[Begin Reading text]

# breeding?



## Jase (Jan 30, 2008)

I have three african cichlids (not sure what species, theres a few that look a lot alike)(the ones with spots on their anal fin) but I have a pale blue/white one that cleaned out a stump decoration thing, and is having little siezure things. then it tries to get a the darker gray/blue one to follow it in there. I don't see any eggs, but it won't let anything near the stump except the other cichlid. they are both about 4 inches.


----------



## Jase (Jan 30, 2008)

found the species:
Metriaclima greshakei


----------



## nimboman (Jan 11, 2008)

Sounds like breeding behavior to me.


----------



## Guest (May 11, 2008)

is he digging because mine is he dug a cave under a rock and hes doing that twitching thing it scared me at first when he did it to


----------



## Jase (Jan 30, 2008)

well he's digging a little, but mostly just removed every single piece of gravel from this enclosed stump thing...


----------



## Guest (May 11, 2008)

ya mine dug all the ways to the bottom of 4in sand bed


----------



## Jase (Jan 30, 2008)

so what do I need to do for them? they are in a community tank...


----------



## Guest (May 11, 2008)

thats wat i want to know but pretty soon im gonna make me a tumbler so no other fish eat them or get beat to death


----------

[End Reading text]
[Begin Dataset content]

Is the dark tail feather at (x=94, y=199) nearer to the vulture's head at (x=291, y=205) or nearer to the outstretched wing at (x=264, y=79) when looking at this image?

[End Dataset content]

The exercise:
Please write out the passage from the cichlid breeding thread above, starting with "I have three" and going on through "about 4 inches.", with its wording unchanged.

Output below:
I have three african cichlids (not sure what species, theres a few that look a lot alike)(the ones with spots on their anal fin) but I have a pale blue/white one that cleaned out a stump decoration thing, and is having little siezure things. then it tries to get a the darker gray/blue one to follow it in there. I don't see any eggs, but it won't let anything near the stump except the other cichlid. they are both about 4 inches.